Abstract
Purpose of review
Neurodegenerative diseases often cause focal damage to brain structures mediating social cognition and personality, resulting in altered interpersonal communication and behavior. We review recent research describing this phenomenon in various aspects of social cognition.
Recent findings
Corresponding to their pervasive social-emotional deficits, patients with frontotemporal dementia perform poorly on lab-based tasks including recognizing emotions, attending to salient information that guides social behavior, representing social knowledge, comprehending others’ mental states, and maintaining insight to their own difficulties. Together with poor executive and regulation mechanisms, these social cognition deficits ultimately impact behavior. Patients with logopenic and nonfluent primary progressive aphasia have some deficits recognizing emotional prosody, while those with the semantic variant show more widespread deficits in social comprehension. While Alzheimer’s disease patients perform poorly on some social cognition tasks, this typically reflects general cognitive impairment, and their real-life social functioning is less affected than in diseases targeting frontotemporal structures. Studies in motor diseases such as Parkinson’s suggest some degradation of emotion recognition and social comprehension which should be investigated further.
Summary
We summarize recent findings concerning perception and evaluation of socioemotional information, social knowledge storage and access, advanced information processing mechanisms, and behavioral response selection and regulation across various neurodegenerative diseases.
Keywords: Neurodegenerative diseases, dementia, frontotemporal, social cognition, personality
Introduction
“Social cognition” is comprised of many psychological processes that enable an individual to participate in social interactions [1]. These include perceiving and recognizing social and emotional signals, evaluating the personal emotional relevance of everyday information, maintaining and accessing common social knowledge (e.g., norms), processing higher-order information about beliefs and intentions, and generating and selecting behavioral responses [2,3]. These processes are selectively vulnerable in certain neurodegenerative diseases with prominent altered personality and social behavior, including behavioral variant frontotemporal dementia (bvFTD) [4] and right temporal disease, variably diagnosed [5] as a variant of bvFTD or semantic variant primary progressive aphasia (svPPA) [6]. In Alzheimer’s disease (AD), conversely, social cognition is relatively spared.
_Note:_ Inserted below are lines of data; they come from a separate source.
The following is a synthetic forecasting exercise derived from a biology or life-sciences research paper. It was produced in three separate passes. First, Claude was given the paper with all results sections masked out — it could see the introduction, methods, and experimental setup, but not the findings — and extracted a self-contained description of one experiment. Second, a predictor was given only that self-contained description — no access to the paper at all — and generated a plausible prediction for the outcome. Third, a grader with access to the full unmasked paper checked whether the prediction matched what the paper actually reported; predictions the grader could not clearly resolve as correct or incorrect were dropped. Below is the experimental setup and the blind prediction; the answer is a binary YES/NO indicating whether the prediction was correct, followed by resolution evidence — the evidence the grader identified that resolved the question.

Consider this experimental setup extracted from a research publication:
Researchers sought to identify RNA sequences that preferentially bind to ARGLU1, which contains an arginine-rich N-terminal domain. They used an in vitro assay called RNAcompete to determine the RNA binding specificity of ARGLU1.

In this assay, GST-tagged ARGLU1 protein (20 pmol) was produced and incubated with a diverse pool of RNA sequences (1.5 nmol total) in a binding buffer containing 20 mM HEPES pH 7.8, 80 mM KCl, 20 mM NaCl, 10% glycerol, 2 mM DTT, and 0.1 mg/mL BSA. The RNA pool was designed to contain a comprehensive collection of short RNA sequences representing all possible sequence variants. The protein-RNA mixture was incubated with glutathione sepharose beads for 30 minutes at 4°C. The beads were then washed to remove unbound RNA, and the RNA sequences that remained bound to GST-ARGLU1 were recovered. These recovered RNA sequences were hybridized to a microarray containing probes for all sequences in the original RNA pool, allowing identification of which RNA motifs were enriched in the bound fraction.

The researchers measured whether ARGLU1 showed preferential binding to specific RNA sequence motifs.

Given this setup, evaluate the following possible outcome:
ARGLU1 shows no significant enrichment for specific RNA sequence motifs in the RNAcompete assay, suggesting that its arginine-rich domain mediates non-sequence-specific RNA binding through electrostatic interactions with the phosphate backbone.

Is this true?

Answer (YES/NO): NO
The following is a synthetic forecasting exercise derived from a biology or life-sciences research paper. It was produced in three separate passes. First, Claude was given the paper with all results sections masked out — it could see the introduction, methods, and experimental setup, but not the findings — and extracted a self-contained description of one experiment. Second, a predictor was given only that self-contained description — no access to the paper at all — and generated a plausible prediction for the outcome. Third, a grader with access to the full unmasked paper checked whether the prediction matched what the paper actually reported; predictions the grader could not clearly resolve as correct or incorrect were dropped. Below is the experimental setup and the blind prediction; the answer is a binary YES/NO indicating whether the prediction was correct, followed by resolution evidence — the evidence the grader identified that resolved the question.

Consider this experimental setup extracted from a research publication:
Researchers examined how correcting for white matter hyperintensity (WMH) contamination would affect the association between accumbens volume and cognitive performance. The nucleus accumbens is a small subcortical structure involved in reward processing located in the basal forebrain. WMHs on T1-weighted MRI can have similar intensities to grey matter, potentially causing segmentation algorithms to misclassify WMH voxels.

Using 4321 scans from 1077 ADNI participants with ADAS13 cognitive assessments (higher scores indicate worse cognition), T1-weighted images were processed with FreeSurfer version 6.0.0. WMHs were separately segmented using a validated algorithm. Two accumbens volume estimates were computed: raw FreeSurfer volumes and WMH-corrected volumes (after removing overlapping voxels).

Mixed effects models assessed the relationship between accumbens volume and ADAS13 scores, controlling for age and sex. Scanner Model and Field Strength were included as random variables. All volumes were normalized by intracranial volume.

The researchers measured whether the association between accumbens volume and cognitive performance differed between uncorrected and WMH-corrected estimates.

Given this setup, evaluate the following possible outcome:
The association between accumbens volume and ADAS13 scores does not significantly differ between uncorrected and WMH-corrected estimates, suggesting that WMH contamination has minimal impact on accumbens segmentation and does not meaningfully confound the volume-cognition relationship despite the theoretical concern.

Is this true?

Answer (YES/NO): YES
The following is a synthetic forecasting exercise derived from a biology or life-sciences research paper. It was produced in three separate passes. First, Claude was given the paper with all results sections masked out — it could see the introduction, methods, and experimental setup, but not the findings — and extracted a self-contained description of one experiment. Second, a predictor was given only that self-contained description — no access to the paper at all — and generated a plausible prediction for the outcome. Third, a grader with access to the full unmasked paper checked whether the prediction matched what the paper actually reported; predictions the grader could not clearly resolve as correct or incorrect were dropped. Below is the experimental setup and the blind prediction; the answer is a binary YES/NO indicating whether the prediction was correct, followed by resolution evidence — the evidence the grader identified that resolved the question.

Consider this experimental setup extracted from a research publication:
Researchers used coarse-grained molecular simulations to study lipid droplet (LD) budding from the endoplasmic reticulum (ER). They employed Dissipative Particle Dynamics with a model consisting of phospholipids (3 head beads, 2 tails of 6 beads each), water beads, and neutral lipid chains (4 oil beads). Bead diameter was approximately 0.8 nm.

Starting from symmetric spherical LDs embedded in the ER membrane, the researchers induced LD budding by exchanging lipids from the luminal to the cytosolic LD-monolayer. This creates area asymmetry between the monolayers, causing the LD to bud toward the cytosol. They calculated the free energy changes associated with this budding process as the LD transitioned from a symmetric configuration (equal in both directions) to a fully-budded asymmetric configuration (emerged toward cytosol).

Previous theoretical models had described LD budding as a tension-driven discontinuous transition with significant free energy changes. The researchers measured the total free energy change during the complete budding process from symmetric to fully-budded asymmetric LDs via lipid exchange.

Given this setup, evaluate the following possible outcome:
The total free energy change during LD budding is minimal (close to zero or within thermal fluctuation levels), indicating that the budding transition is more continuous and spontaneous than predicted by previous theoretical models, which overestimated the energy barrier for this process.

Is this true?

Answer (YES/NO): YES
This review will summarize recent studies characterizing these changes and their neural correlates in neurodegenerative disease patients, organized by social- cognitive mechanism.
Perception of social and emotional signals
Some neurodegenerative disease patients develop deficits in the initial stages of social perception, misperceiving socially relevant visual or auditory cues, which leads to distortions in their downstream processing and response to these signals. Domain-specific social perception in the visual modality has been primarily studied using photos of facial emotions. While previous research has demonstrated impaired face perception and facial emotion recognition in patients with frontal and temporal variants of frontotemporal lobar degeneration (FTLD) compared with healthy controls (NC), a recent study used voxel based morphometry (VBM) to directly link these deficits with grey matter volume (GM) in FTLD patients. Right anterior fusiform gyrus volume predicted face perception deficits, corresponding to well-documented evidence for the fusiform face area’s function, and insula volume directly corresponded with patients’ ability to read angry faces [7]. bvFTD patients also perform worse than controls on a more demanding task requiring them to determine people’s social emotions based on photographs of the eye area of the face [8]. When patients were asked to continuously track shifting emotions in dynamically changing facial stimuli, those with FTLD, AD, corticobasal syndrome (CBS) and progressive supranuclear palsy (PSP) showed a similar level of impairment, and poor scores related to GM loss in right lateral orbitofrontal cortex (OFC), suggesting this region may be involved in adapting behavior in response to changing perceptual input [9]. Impaired emotion recognition correlates with GM in bilateral OFC in Parkinson’s disease (PD) patients as well [10]. Recent large studies of Huntington’s disease (HD) patients have convincingly established that they are impaired in recognizing facial emotions, particularly anger [11], disgust, and fear [12,13], and that these deficits relate to reduced cingulate volume [14].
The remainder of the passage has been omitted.